10) It may be stated herein that the insurance company while disallowing certain amounts which we have mentioned above, based it on the report of one Dr. S. Sudharshan, who was of the opinion that most of the investigations were repeated or duplicate for mild DBT. Variations of blood sugar would not allow the doctors to conduct repeated tests. Evidently he is not a diabetalogist. The complainant took treatment from M.V. Hospital for Diabetes P. Ltd., The insurance company ought to have taken the opinion from the said doctors and find out whether tests were necessary or not instead of taking the opinion of Dr. S. Sudhershan. The opinion expressed in the certificate is general in nature not specific to the complainants case. It is common that in cases of this nature the doctors would repeat investigations either to obtain second opinion or to monitor his condition in order to administer medicines. The tests were conducted at Care Laboratory & Medical Services, when referred by specialist doctors. We reiterate that the investigator did not examine any of the doctors from whom the complainant had taken treatment. Had they been examined it could have been known whether the tests that were conducted on the complainant are needed, and whether they were only made in order to claim the amounts from the insurance company.

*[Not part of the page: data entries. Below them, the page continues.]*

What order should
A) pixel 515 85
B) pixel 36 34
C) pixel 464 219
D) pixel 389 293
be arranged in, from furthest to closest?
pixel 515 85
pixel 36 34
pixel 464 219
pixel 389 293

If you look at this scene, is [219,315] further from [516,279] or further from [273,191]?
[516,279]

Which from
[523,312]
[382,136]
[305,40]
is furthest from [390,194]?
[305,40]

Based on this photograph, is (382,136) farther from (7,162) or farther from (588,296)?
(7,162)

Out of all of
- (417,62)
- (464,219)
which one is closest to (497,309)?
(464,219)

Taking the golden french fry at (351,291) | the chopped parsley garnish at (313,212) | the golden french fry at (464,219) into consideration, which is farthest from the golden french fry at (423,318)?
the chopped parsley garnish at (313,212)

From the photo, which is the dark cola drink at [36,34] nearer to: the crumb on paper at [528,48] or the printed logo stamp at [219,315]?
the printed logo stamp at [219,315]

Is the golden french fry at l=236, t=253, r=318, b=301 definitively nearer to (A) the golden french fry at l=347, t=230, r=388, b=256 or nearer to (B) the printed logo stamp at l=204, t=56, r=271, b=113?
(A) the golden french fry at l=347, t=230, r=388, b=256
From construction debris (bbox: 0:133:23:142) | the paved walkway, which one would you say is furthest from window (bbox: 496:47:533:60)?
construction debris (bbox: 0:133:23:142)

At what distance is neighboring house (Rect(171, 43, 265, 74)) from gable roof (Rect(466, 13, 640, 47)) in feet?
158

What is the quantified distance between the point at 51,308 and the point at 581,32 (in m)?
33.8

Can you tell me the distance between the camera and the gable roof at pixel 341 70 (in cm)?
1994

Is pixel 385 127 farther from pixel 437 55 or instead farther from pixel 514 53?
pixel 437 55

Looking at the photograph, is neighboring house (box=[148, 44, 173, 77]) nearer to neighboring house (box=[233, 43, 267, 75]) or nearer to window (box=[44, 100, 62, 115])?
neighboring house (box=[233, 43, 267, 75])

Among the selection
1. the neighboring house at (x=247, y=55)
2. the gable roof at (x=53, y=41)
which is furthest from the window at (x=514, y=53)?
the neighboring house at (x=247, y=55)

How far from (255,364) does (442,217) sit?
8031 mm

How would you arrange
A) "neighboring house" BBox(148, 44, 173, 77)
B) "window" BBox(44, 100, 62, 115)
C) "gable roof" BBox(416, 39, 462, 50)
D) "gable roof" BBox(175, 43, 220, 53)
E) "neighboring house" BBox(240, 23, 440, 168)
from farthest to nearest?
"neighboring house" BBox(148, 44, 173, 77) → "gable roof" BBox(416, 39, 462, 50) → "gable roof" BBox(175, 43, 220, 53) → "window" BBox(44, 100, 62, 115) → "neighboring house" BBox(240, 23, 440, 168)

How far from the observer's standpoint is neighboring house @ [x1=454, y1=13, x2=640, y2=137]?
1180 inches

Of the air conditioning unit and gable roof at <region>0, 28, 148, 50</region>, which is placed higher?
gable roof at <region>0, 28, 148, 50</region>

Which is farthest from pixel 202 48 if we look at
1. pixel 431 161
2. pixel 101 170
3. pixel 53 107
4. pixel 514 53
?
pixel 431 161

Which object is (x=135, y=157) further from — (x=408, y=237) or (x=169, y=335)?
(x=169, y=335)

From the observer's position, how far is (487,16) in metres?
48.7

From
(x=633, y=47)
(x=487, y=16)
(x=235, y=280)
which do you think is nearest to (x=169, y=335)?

11) It is unfortunate that the insurance company, on one ground or the other is repudiating the amounts despite the fact that policy is taken for medi-claim so that in case of necessity it would be of help to him.
The very purpose for which these policies are taken is to meet the expenditure that could be incurred in cases of emergency. The very purpose of taking medi-claim policies are defeated by refuting these very small amounts. It shows the attitude of the insurance company. When it comes to recovery of premium, and in case of delay even by one day they would repudiate on the ground that the policy was lapsed. However, when claims were to be settled they would make un-reasonable deductions, even though the amount was very small.
12) A perusal of memo filed by the insurance company shows that an amount Rs. 1,840/- in respect of first claim, Rs. 5,145/- in respect of 2nd claim and Rs. 12,540.- in respect of third claim was disallowed. We do not see any rational in rejecting the claims, more so, on the certificate issued by non-treating doctor. This is unjust. We are of the opinion that the complainant is entitled to the amount which he had spent towards treatment. We may also state that the complainant had filed voluminous documentary evidence viz., bills, prescriptions, laboratory reports, investigation charges for Colour Doppler, ECG etc., vide Ex. A17 to A33. Therefore denying the claim basing on the report of Dr. Sudhershan a non-treating doctor in the face of prescriptions of doctors who treated him cannot be up held. The complainant obviously having taken the policy was keeping all these prescriptions, investigation reports and bills etc. so that he could recover the amount from the insurance company, he being an insured. Therefore, we are of the opinion that the complainant is entitled to Rs.
26,931/- the amount denied to the complainant by the insurance company.
13) In the result the appeal is allowed directing the insurance company to pay balance of Rs. 26,931/- besides the amount that was awarded by the Dist. Forum with interest @ 9% p.a., from 9.3.2007 till the date of payment together with costs of Rs. 3,000/- in the appeal. Time for compliance four weeks.
1) _______________________________ PRESIDENT
2) ________________________________ MEMBER
3) _______________________________ MEMBER 30/07/2012 *pnr UP LOAD O.K.